On Fri, 28 Dec 2001, Tom Lane wrote:
> Hmm. And what was your actual *throughput*?
Throughput is down noticeably, but unfortunately I don't have any
controlled instrumentation to demonstrate that. A process which took
approximately 9 minutes to complete with 7.1 now takes approximately 17
minutes to complete, for the same amount of work. Further, I can't really
compare the two versions because the required dump/reload 1) may be
changing something that isn't obvious, and 2) takes too long.
> The backtraces you've shown us all correspond to places where 7.1
> would have busy-waited rather than blocking on a semaphore.
But the behavior seems to me to be more like busy-waiting than blocking on
locks. For example, both of my CPUs are now pegged whenever the database
is busy, and I never used to see tens of thousands of contexts switches
per second. I also never used to spend half of my CPU time in the kernel,
but now I do.
Also the straces show control bouncing back and forth between processes
stuck in semop(). In a trace of 576000 syscalls, 79% were semop().

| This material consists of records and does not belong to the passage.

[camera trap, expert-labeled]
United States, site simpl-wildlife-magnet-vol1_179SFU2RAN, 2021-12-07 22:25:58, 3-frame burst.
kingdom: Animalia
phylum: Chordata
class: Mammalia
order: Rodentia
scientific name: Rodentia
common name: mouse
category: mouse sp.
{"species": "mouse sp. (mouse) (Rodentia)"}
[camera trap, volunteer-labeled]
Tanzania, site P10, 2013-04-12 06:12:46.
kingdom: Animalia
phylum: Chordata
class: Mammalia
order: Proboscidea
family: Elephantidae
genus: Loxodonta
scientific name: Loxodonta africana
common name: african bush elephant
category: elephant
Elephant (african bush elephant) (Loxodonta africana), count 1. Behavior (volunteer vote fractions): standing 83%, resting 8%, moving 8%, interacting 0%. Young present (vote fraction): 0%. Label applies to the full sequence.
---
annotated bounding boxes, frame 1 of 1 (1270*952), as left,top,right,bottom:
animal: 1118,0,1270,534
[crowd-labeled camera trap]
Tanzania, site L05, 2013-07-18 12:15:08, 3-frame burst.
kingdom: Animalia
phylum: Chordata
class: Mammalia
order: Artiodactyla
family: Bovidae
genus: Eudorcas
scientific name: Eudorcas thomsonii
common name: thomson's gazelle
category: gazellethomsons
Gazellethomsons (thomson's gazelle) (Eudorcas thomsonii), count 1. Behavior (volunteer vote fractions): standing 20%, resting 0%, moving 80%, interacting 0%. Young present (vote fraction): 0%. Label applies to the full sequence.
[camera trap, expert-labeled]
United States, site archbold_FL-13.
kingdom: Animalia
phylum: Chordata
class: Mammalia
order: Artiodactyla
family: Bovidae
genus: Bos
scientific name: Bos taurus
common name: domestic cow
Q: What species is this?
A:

I'd believe that the problem is in the kernel's scheduler or SysV, but
they didn't seem to think so on linux-kernel.
> Reduction of nominal CPU load is exactly what I'd expect, and is not
> in itself bad. The real question is how many transactions can you
> process per second.
What I meant to say was that the CPU load on my application machine was
much lower, which is to say that machine is just waiting around all the
time for the database machine to do something. The CPUs on the database
machine are pinned all the time.
-jwb